Iran's hardline President Mahmoud Ahmadinejad dismisses Security Council demands. Photo courtesy of AFP.
by Staff Writers
United Nations (AFP) Apr 25, 2006
The UN Security Council will consider a draft resolution that would legally require Iran to comply with demands that it freeze all uranium enrichment activities, US Ambassador John Bolton said Monday. Bolton told reporters the 15-member council would be discussing this week possible responses to a report by International Atomic Energy Agency (IAEA) head Mohamed ElBaradei.

The report assesses Tehran's compliance with UN demands to stop enrichment activities among other things by a Friday deadline set by the council on March 29 in a non-binding statement.

"Our expectation would be that assuming no change of direction by Iran and there's no reason to think there will be a change of direction, we'll look at a 'Chapter 7' resolution to make mandatory all the existing IAEA resolutions," Bolton said.

Chapter 7 of the UN Charter, which is invoked in case of threats to international peace and security, can open the door to sanctions or even military action.

"We will be consulting this week on the nature of the language (of the draft)," Bolton said.

US Undersecretary of State for Political Affairs, Nicholas Burns, said Friday that Britain and France were expected to present the Chapter 7 draft next week.

But China's UN envoy Wang Guangya, the president of the council for April, warned Monday:"I don't think it (a Chapter 7 resolution) will be a productive move."

▶ [Data extracts]
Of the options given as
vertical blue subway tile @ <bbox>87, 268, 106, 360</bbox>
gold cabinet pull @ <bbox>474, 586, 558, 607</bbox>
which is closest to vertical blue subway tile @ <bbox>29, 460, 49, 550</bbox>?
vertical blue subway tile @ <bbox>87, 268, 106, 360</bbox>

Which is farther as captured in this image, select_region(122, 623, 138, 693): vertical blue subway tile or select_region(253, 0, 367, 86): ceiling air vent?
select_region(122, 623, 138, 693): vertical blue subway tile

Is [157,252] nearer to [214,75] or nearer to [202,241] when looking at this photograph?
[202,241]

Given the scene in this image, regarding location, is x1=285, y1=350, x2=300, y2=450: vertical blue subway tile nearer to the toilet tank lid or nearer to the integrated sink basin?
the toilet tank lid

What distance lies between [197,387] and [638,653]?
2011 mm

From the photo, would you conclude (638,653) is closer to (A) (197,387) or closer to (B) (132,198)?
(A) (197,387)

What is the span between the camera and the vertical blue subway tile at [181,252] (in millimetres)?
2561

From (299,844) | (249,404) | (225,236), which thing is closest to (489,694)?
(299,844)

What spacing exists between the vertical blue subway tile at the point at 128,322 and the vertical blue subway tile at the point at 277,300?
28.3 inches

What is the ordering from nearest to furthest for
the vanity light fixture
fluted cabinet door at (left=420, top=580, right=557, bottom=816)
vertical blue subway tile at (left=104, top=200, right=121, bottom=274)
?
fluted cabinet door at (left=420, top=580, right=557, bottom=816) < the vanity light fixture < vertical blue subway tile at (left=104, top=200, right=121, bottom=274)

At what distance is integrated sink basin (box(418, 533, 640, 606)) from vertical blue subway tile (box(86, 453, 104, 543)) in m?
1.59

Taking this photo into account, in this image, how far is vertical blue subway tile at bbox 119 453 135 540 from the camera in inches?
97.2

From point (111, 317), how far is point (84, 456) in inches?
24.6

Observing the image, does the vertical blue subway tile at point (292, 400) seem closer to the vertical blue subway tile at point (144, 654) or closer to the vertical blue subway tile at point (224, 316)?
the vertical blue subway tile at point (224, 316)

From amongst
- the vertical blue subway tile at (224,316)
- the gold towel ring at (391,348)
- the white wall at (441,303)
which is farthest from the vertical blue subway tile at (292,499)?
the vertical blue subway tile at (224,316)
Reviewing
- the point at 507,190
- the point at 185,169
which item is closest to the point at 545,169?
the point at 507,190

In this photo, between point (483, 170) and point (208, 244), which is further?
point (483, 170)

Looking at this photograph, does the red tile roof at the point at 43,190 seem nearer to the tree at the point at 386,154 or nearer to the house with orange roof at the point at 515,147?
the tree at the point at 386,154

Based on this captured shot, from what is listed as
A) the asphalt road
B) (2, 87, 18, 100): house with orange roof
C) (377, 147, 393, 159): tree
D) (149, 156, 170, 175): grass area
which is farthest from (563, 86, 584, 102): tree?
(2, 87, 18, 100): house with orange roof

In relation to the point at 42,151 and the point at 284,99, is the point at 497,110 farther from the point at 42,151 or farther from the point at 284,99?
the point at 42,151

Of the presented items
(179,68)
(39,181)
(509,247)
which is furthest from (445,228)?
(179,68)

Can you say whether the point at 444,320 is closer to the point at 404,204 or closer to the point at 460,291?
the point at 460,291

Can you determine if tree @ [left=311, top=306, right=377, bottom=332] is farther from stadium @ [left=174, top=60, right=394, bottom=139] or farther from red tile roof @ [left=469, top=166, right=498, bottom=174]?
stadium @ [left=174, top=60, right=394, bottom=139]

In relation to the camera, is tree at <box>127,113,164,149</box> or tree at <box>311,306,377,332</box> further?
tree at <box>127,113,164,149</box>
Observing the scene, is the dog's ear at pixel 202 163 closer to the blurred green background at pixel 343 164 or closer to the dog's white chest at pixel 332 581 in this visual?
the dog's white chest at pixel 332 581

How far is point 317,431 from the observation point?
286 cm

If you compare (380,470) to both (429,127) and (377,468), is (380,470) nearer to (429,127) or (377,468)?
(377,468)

▶ [Exercise set]
1. In the news article on Iran's uranium enrichment, who is identified as president of the Security Council for April?
2. Write the next part of the news article on Iran's uranium enrichment, starting after its final sentence.
The listing is separate material and has no connection to the news article on Iran's uranium enrichment.

▶ [Replies]
1. China's UN envoy Wang Guangya.

2.
Iran's hardline President Mahmoud Ahmadinejad on Monday rejected Security Council demands that Tehran take concrete steps to allay Western suspicions that it is seeking a nuclear weapons capability, and warned that the Islamic republic could quit the Non-Proliferation Treaty (NPT).

He also confidently dismissed any threat of sanctions or even a US military attack.

Commenting on Iran's assertions that sanctions were unlikely because of opposition from Russia and China, two veto-wielding permanent members of the council that have close ties with Tehran, Bolton said: "I don't know what the Security Council is going to do.

"I said repeatedly I think this is a test for the Security Council and we're going to take it step-by-step," Bolton said.

"The first step will be a Chapter 7 resolution."

But some diplomats said there was no certainty that the Council would hold a formal meeting on the issue this week.

US officials have said the political directors of the council's five permanent members -- Britain, China, France, Russia and the United States -- were likely to meet in Paris some time next week to thrash out a common strategy.

In addition Wang spoke of "proposals that the IAEA board of directors should have a meeting first before the council takes up the action."

Iran insists that its nuclear program is peaceful and that it only wants to enrich uranium to make reactor fuel to generate electricity, as is allowed by the NPT -- the cornerstone of efforts to avert the spread of nuclear weapons.

Washington has meanwhile not ruled out taking military action against Iran if diplomacy fails.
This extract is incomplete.